Weinstock has shown in animal studies that offspring outcomes are sex specific which may be due to higher cortisol exposure in males decreasing fetal testosterone, but in females this alters catecholamine activity (Weinstock 20072011). Weinstock suggests that learning deficits are more readily seen in prenatally stressed males while females show anxiety, depression, and an increased response of the HPA axis to stress—findings which are similar to human population studies showing higher vulnerability to attention problems in males and possible links to the well-established rise of depression and anxiety in female adolescents.

There is also a substantial literature on the reversibility of the effects of maternal stress in animal models which cannot be reviewed here. Suffice to say that environmental enrichment and anti-depression treatments appear to ameliorate maternal stress exposures in these animal models. While these models are critical to understanding biological mechanisms and to testing possible interventions, their interpretation needs to be approached with caution. It should be noted that the species-specific ontogeny of the HPA system is important to consider when applying such findings to humans since exposures at different points in fetal and postnatal development may influence various systems involved in neuroendocrine and autonomic responses to stressors and the specific timing and degree of fetal HPA development varies considerably across mammalian species. So too it is difficult to model depression exposure in an animal model given the mood and cognitive components.

5.5 The Role of Glucocorticoids

There has been considerable focus on the early development of the hypothalamic–pituitary–adrenal (HPA) system which is also linked to maturation of other systems responsible for the regulation of circadian rhythms, physical growth, and the integration of limbic-cortical processes. The HPA system plays a critical part in early development, not only in stress regulation, but also in sleep, feeding, emotions, and emotion regulation (Lupien et al. 2009).

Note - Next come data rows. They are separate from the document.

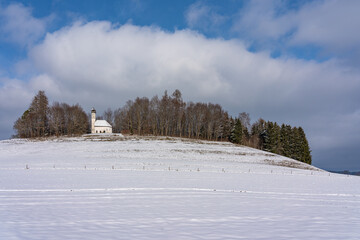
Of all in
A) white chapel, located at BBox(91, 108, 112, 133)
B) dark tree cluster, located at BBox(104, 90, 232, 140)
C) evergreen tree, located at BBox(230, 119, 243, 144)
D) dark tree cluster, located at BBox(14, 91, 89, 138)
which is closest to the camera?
dark tree cluster, located at BBox(14, 91, 89, 138)

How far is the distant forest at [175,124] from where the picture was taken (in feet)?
242

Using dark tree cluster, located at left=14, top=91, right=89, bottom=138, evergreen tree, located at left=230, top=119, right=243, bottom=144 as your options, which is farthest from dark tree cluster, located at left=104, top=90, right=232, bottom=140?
dark tree cluster, located at left=14, top=91, right=89, bottom=138

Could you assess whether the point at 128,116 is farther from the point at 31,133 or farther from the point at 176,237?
the point at 176,237

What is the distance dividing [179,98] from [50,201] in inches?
3046

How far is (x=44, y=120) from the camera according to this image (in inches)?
2960

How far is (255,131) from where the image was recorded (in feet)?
305

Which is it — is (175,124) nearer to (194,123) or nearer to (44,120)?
(194,123)

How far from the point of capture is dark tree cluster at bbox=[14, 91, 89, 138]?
72.8m

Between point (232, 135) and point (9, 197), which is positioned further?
point (232, 135)

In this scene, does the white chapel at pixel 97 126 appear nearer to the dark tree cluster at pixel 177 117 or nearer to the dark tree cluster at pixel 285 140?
the dark tree cluster at pixel 177 117

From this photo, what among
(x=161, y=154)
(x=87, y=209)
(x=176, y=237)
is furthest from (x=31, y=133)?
(x=176, y=237)

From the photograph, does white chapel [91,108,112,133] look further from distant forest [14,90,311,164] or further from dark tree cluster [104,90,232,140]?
dark tree cluster [104,90,232,140]

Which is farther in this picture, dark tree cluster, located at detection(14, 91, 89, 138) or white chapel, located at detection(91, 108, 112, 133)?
white chapel, located at detection(91, 108, 112, 133)

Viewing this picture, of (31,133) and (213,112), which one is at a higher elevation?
(213,112)
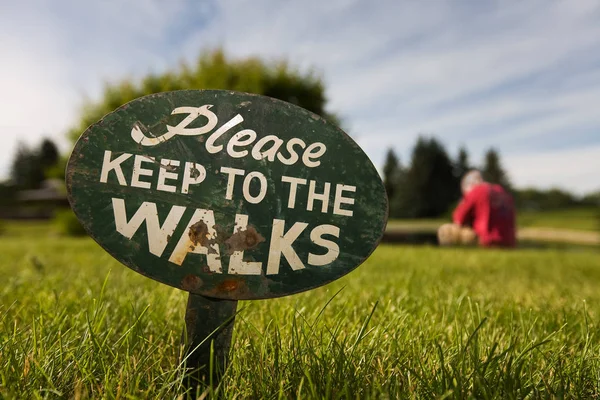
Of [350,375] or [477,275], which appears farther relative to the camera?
[477,275]

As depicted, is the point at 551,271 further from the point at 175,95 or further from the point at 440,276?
the point at 175,95

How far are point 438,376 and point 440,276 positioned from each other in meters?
2.46

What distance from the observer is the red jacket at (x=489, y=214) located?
7621mm

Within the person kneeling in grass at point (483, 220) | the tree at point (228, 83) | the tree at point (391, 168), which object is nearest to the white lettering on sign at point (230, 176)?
the person kneeling in grass at point (483, 220)

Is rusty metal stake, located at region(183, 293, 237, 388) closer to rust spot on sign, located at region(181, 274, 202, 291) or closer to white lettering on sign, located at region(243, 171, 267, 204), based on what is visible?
rust spot on sign, located at region(181, 274, 202, 291)

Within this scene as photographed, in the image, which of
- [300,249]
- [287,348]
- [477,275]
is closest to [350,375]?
[287,348]

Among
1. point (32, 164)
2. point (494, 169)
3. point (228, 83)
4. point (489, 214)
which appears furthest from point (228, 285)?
point (32, 164)

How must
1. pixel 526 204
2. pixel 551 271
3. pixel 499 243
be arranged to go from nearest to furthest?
pixel 551 271, pixel 499 243, pixel 526 204

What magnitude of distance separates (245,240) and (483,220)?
295 inches

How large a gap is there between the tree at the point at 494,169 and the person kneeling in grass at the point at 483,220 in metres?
37.1

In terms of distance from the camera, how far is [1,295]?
212cm

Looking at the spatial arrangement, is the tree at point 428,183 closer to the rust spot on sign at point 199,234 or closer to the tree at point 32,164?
the rust spot on sign at point 199,234

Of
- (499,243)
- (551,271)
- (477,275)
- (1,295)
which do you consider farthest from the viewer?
(499,243)

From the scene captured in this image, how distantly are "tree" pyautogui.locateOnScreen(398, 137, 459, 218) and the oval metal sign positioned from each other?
29.4 m
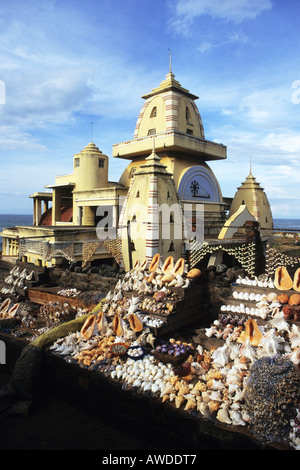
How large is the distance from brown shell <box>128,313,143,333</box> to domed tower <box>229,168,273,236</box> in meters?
14.0

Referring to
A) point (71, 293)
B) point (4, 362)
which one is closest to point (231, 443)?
point (4, 362)

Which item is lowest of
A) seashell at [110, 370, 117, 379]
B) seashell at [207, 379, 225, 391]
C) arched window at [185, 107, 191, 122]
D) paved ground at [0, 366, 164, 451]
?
paved ground at [0, 366, 164, 451]

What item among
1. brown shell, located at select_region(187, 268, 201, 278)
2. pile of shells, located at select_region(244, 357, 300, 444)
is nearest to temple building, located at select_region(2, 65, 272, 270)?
brown shell, located at select_region(187, 268, 201, 278)

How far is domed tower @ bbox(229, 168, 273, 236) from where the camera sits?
821 inches

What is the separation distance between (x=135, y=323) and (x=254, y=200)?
14808 millimetres

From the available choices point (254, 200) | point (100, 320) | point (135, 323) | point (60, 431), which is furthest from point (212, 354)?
point (254, 200)

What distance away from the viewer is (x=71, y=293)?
42.9ft

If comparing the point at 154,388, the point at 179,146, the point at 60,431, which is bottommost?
the point at 60,431

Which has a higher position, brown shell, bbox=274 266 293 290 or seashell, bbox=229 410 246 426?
brown shell, bbox=274 266 293 290

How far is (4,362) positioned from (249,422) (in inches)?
293

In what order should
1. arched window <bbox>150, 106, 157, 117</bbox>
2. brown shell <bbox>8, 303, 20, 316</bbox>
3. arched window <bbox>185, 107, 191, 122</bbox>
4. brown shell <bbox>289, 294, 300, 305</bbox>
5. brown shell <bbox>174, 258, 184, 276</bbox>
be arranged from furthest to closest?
arched window <bbox>185, 107, 191, 122</bbox> < arched window <bbox>150, 106, 157, 117</bbox> < brown shell <bbox>8, 303, 20, 316</bbox> < brown shell <bbox>174, 258, 184, 276</bbox> < brown shell <bbox>289, 294, 300, 305</bbox>

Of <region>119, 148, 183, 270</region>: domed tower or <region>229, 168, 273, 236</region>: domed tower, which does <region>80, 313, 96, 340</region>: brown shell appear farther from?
<region>229, 168, 273, 236</region>: domed tower

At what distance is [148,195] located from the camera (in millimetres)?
15422

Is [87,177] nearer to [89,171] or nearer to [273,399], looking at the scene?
[89,171]
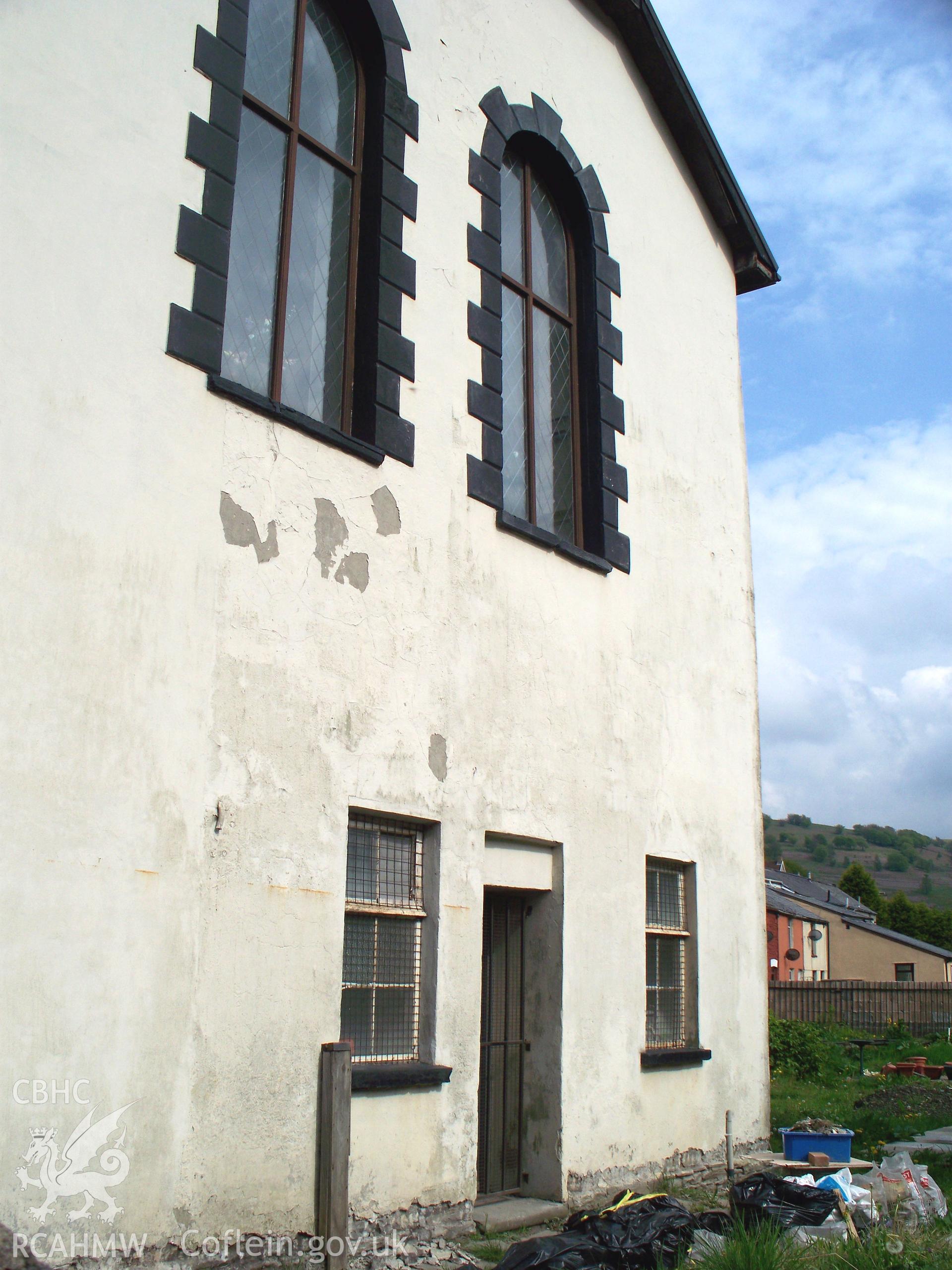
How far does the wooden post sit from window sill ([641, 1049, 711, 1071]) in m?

Glucocorticoids are responsible for regulation of metabolic functions and the regulation of stress. In normal development glucocorticoids have widespread programming and developmental functions for the fetus across a wide range of tissues such as lung, liver, thymus, and brain and this continues in postnatal development. There are major changes in glucocorticoid function over pregnancy. In the course of a normal pregnancy maternal cortisol increases, reaching a peak during the third trimester, suggesting a gradual upregulation of the maternal HPA axis across pregnancy (Jung et al. 2011). One source is the placenta, another is that maternal adrenal glands show greater sensitivity during pregnancy (Lindsay and Nieman 2005), and another is that increasing oestrogen levels over pregnancy reduce the breakdown of cortisol (Field 2011).

Several lines of evidence suggest that perinatal exposure to maternal depression is associated with deregulation of the child’s HPA response to stress, increasing the risk for future stress-related disorders. Higher levels of corticotropin-releasing hormone (CRH) in pregnancy have been associated with higher rates of depression (Rich-Edwards et al. 2008). There is some evidence that higher CRH is transmitted to the offspring. Azak reported that infants of mothers with depression and anxiety had high cortisol production from morning to bedtime and higher bedtime values and the effect was more enduring in children who had mothers with depression (Azak et al. 2013). Naturally this raises the question of whether the child outcomes referred to above, such as emotional and behavioural problems, are a direct effect of fetal programming or are an effect mediated by the offspring’s early socio-emotional experiences in the context of a dysregulated stress response.

There are also intriguing effects of patterns of neurotransmitter function which appear to be transmitted from mother to offspring. Over a series of papers Field reported across several monoamines that neonates of depressed women had biochemical profiles that mimicked their mothers’ antenatal profiles. She identified similar patterns for elevations in noradrenaline and lowered levels of dopamine and serotonin (Field 2011). The relationship between changes in glucocorticoid function and monoamine regulation for antenatally depressed mothers remains a compelling question. So too does the functional significance of these changes for early neural development in the fetus and in early childhood social and emotional development.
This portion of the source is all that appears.